John Cowan's voice is like that all by itself. His tenor voice has no business being anywhere near bluegrass instruments; it's a startling, full-throated, vibrato yell that was made for arena rock, for Journey or Bon Jovi or some other grandiose band. And he has the long blond hair to go with it. When he came on the scene Cowan did not sound remotely like anybody else in bluegrass music, but bluegrass is where he ended up. And in New Grass Revival he had creative partners who forced other musics — principally jazz and progressive rock — into the disciplined confines of bluegrass, and who had an intensity that could stand up to his own.

After that band broke up, Cowan moved in the direction of rock and fronted a band called the Sky Kings.

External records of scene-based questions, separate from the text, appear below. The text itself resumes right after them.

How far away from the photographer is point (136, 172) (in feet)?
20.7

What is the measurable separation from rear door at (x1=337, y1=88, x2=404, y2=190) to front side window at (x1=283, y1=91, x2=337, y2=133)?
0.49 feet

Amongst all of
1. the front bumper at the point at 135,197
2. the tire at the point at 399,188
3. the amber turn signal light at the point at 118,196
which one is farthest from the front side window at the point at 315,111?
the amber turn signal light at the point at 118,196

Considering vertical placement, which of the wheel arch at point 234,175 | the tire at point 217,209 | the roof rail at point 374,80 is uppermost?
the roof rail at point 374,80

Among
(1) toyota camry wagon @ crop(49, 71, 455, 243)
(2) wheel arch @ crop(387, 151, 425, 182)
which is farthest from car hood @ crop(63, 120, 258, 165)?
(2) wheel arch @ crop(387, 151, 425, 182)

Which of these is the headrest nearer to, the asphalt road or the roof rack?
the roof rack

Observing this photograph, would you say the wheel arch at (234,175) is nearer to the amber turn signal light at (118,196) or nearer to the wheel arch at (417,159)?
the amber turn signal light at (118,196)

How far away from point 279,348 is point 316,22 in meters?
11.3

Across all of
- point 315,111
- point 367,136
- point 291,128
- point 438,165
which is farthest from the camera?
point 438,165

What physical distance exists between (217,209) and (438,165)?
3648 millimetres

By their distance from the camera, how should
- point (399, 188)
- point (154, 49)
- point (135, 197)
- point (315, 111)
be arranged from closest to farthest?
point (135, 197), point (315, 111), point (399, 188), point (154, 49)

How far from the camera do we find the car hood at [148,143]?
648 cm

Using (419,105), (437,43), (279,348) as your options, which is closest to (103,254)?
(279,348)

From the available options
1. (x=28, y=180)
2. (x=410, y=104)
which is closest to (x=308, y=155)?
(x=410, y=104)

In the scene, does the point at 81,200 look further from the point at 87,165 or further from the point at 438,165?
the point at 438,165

But with his latest release, New Tattoo, he's pushed his sound back to within a step of New Grass Revival, with lots of banjo and mandolin accompanied (at least on record) by light but tense percussion and a bit of electric guitar. The songs come from a variety of the most innovative songwriters working in country and bluegrass music today, including Darrell Scott, Mark Simos, and Ed Snodderly of the late, lamented progressive bluegrass duo the Brother Boys. They range from deadly serious to roughly humorous: "Carla's Got a New Tattoo" may be the only bluegrass song on record that refers to eyebrow piercing. Musically they divide between souped-up classic bluegrass patterns and pieces with funky rhythms that bring out a warm streak of blue-eyed soul in Cowan's style. On love songs and big bluegrass jams, Cowan has a remarkably well-preserved tenor voice for someone who's spent well over thirty years making music in small clubs for small change.

A few bluegrass singers have followed John Cowan's departure from the classic high-lonesome bluegrass vocal sound. Among them are the Gibson Brothers, Eric and Leigh, from upstate New York, who are formidable original songwriters themselves. They appear with Cowan on a fabulous double bill at the Ark on Friday, June 30 — in these parts, the progressive bluegrass event of the year.